[What is being asked]:
Count the lines in the rows below that contain the word "parked". Give only the number.

[Extracted information]:
____________
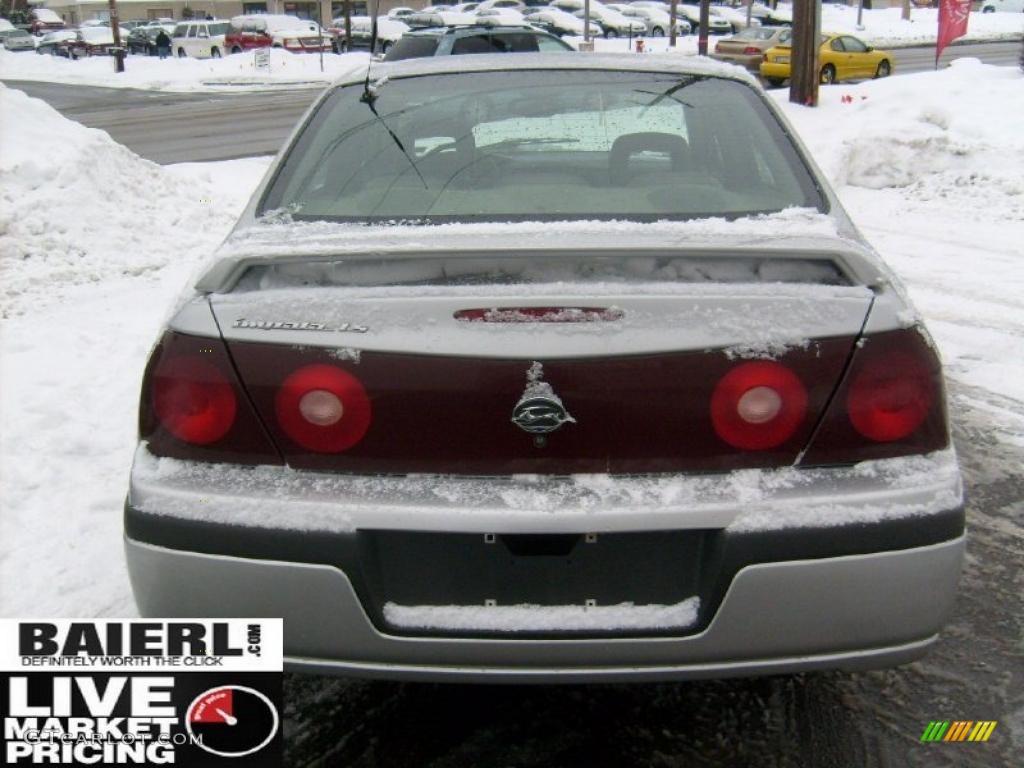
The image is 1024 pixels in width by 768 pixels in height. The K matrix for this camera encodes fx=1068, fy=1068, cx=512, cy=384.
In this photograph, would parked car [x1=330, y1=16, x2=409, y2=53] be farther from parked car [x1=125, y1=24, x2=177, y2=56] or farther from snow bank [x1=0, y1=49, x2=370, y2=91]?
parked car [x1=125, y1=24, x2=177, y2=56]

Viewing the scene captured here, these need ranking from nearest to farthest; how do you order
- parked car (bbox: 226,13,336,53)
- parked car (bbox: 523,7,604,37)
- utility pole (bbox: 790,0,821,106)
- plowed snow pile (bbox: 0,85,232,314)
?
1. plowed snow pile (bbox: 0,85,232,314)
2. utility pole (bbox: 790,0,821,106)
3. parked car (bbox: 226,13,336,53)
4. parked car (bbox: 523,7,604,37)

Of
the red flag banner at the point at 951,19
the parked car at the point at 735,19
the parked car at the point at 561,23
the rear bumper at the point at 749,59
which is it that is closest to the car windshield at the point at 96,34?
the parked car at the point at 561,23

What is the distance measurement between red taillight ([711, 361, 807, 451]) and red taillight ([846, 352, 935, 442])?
____________
[Task response]:
9